Sixth Amendment Documents ” means, collectively, the Sixth Amendment and each other document, instrument, certificate and
agreement executed and delivered by any Borrower, any Subsidiary, any Guarantor, or their counsel in connection with the Sixth
Amendment or otherwise referred to therein or contemplated thereby, all as they may be amended, restated or otherwise modified.
Sixth Amendment Effective Date” means the date on which the conditions set forth in Section 4 of the Sixth Amendment have been
satisfied.
(c) Amended Definitions. The following definitions are amended and restated to read in their entireties as follows:
Aggregate Commitment” means the aggregate amount of the Lenders’ Commitments hereunder, as such amount may be reduced or
modified at any time or from time to time pursuant to the terms hereof. As of the Sixth Amendment Effective Date, the Aggregate
Commitment shall be One Hundred Seventy-Five Million Dollars ($175,000,000).

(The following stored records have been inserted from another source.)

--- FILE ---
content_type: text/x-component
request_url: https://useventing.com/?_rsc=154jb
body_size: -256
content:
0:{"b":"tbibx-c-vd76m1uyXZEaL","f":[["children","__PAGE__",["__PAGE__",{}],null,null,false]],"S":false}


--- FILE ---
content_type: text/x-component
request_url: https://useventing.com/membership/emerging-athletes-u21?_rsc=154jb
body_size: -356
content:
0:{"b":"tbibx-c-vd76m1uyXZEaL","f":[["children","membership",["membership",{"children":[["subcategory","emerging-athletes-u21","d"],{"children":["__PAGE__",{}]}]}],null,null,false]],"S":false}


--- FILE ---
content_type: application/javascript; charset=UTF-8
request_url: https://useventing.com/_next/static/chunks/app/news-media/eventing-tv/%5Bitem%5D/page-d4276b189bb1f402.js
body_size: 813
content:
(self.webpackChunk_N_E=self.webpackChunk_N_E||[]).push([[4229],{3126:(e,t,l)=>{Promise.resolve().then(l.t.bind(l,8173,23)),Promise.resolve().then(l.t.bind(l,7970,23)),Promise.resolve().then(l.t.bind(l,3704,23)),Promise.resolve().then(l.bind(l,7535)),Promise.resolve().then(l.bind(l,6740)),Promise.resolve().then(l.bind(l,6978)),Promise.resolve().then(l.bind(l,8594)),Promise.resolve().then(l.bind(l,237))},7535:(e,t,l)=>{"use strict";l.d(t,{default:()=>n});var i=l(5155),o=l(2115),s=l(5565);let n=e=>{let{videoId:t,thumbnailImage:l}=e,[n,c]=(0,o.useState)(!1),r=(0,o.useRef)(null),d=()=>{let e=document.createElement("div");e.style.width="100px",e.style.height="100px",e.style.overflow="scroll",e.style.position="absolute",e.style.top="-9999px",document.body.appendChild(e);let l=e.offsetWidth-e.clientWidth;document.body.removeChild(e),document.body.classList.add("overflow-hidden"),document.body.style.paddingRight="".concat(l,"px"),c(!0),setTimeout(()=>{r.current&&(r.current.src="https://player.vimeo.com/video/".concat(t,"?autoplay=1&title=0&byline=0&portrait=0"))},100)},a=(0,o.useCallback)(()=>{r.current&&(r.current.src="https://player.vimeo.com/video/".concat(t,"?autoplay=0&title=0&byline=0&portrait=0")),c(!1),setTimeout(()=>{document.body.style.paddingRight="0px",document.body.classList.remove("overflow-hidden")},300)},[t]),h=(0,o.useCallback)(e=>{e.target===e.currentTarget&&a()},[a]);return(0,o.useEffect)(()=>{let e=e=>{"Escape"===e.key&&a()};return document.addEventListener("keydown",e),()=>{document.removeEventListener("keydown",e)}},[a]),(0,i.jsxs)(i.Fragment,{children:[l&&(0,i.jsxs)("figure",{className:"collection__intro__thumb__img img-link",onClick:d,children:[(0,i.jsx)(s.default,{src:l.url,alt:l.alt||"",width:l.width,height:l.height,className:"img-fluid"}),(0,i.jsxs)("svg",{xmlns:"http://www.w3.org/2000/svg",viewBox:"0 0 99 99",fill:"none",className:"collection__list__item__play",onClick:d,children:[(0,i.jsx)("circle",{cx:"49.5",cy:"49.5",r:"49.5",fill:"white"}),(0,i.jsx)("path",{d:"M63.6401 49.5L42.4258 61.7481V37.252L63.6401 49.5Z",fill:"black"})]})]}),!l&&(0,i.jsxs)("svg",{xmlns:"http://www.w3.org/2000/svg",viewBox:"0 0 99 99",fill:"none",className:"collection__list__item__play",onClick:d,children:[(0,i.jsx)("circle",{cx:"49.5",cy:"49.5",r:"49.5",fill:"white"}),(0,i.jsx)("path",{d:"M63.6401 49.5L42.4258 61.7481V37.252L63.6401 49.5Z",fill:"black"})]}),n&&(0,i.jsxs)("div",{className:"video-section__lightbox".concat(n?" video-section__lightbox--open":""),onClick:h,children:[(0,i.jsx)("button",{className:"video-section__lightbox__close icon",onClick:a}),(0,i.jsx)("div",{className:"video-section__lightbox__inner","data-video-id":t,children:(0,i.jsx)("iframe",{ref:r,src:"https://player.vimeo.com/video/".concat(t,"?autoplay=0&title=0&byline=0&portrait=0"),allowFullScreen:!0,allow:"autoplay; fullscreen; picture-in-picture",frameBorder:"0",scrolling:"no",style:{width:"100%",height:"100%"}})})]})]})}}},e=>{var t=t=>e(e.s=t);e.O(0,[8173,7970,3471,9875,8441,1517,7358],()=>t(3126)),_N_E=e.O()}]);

Guarantors” means collectively those direct and indirect Subsidiaries of the Borrowers set forth on Schedule 3 to the Credit Agreement,
and “Guarantor” means any of such Guarantors and each additional entity whether now owned or hereafter acquired that becomes a
Guarantor pursuant to Section 8.12 hereof; provided, however, that URBN Canada Retail, Inc., a corporation formed under the laws of
British Columbia, Canada, shall not be a Guarantor.